Наконец, я прощаюсь с Соней. Все же мне бы очень хотелось, чтоб у того другого «я» были если и не романтические отношения с ней, то хотя бы дружеские. Да ведь так наверняка и будет, потому что в непростых условиях вырастают хорошие люди. Соня, ты меня многому научила здесь, надеюсь, многому научишь и «там» – в любом случае, большое тебе спасибо. Вот вроде бы и все.

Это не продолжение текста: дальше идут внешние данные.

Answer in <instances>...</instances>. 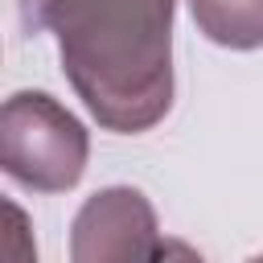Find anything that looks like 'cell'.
Here are the masks:
<instances>
[{
    "mask_svg": "<svg viewBox=\"0 0 263 263\" xmlns=\"http://www.w3.org/2000/svg\"><path fill=\"white\" fill-rule=\"evenodd\" d=\"M177 0H37L25 29H53L62 70L107 132H148L173 107Z\"/></svg>",
    "mask_w": 263,
    "mask_h": 263,
    "instance_id": "6da1fadb",
    "label": "cell"
},
{
    "mask_svg": "<svg viewBox=\"0 0 263 263\" xmlns=\"http://www.w3.org/2000/svg\"><path fill=\"white\" fill-rule=\"evenodd\" d=\"M90 156L86 127L45 90H16L0 111V164L37 193H66L82 181Z\"/></svg>",
    "mask_w": 263,
    "mask_h": 263,
    "instance_id": "7a4b0ae2",
    "label": "cell"
},
{
    "mask_svg": "<svg viewBox=\"0 0 263 263\" xmlns=\"http://www.w3.org/2000/svg\"><path fill=\"white\" fill-rule=\"evenodd\" d=\"M164 234L152 201L132 185L99 189L70 226V263H152Z\"/></svg>",
    "mask_w": 263,
    "mask_h": 263,
    "instance_id": "3957f363",
    "label": "cell"
},
{
    "mask_svg": "<svg viewBox=\"0 0 263 263\" xmlns=\"http://www.w3.org/2000/svg\"><path fill=\"white\" fill-rule=\"evenodd\" d=\"M197 29L226 49L263 45V0H189Z\"/></svg>",
    "mask_w": 263,
    "mask_h": 263,
    "instance_id": "277c9868",
    "label": "cell"
},
{
    "mask_svg": "<svg viewBox=\"0 0 263 263\" xmlns=\"http://www.w3.org/2000/svg\"><path fill=\"white\" fill-rule=\"evenodd\" d=\"M4 214H8V263H37V251H33L25 214L12 201H4Z\"/></svg>",
    "mask_w": 263,
    "mask_h": 263,
    "instance_id": "5b68a950",
    "label": "cell"
},
{
    "mask_svg": "<svg viewBox=\"0 0 263 263\" xmlns=\"http://www.w3.org/2000/svg\"><path fill=\"white\" fill-rule=\"evenodd\" d=\"M152 263H205V259H201V255H197L185 238H164Z\"/></svg>",
    "mask_w": 263,
    "mask_h": 263,
    "instance_id": "8992f818",
    "label": "cell"
},
{
    "mask_svg": "<svg viewBox=\"0 0 263 263\" xmlns=\"http://www.w3.org/2000/svg\"><path fill=\"white\" fill-rule=\"evenodd\" d=\"M16 4H21V21H25V16H29L33 8H37V0H16Z\"/></svg>",
    "mask_w": 263,
    "mask_h": 263,
    "instance_id": "52a82bcc",
    "label": "cell"
},
{
    "mask_svg": "<svg viewBox=\"0 0 263 263\" xmlns=\"http://www.w3.org/2000/svg\"><path fill=\"white\" fill-rule=\"evenodd\" d=\"M247 263H263V255H255V259H247Z\"/></svg>",
    "mask_w": 263,
    "mask_h": 263,
    "instance_id": "ba28073f",
    "label": "cell"
}]
</instances>
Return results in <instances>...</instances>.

От таблеток уже начинает сильно качать, и я сажусь на стул, смотрю в потолок, он шевелится. Вдруг слышу, звонят в дверь, и я зову маму, чтобы та открыла, и встаю сам, чтобы видеть, кто пришел. Мама подходит, поворачивает замок, смотрит, а на пороге стоит Соня, а чуть позади тетя Лена, мамина сестра. И вид у тети Лены такой, как у сына, который после двух лет службы вернулся домой, и слезы эти на глазах. Они с мамой обнимаются и плачут, и Соня плачет вместе с ними – видно, что она радуется не меньше их, ведь она исправила свою ошибку. И мне уже совсем не страшно умирать.
Я смотрю на Соню, а в глазах у меня все плывет, то ли от таблеток, то ли от слез, и я мысленно желаю ей спокойной ночи. А сам уже качаюсь из стороны в сторону, держусь за дверь, чтобы не упасть, и улыбаюсь, глядя на них. Мне недавно снился сон, где я умираю, и там выглядело все именно так, без малейшего страха, без криков. Со слезами, но такими, которые от счастья бывают, а не от грусти.
Жалко, конечно, что всех их на самом деле нет, и меня тоже, что мы только выдуманы папой, который лежит сейчас на полу с пистолетом в руке. Но ведь если Бог выдумал папу, а тот выдумал нас, то не значит ли это, что мы тоже существовали, и жили? Ведь кто знает, что ждет папу впереди, потому что моя смерть – это и есть тот самый последний шаг, который он долго не мог сделать. Может быть, его так же забудут, а может, он отправится прямиком в рай, где встретится с нами, и со всеми, о ком он когда-либо думал. Ведь папа тоже только что исправил свою ошибку – а это может перевесить все его грехи.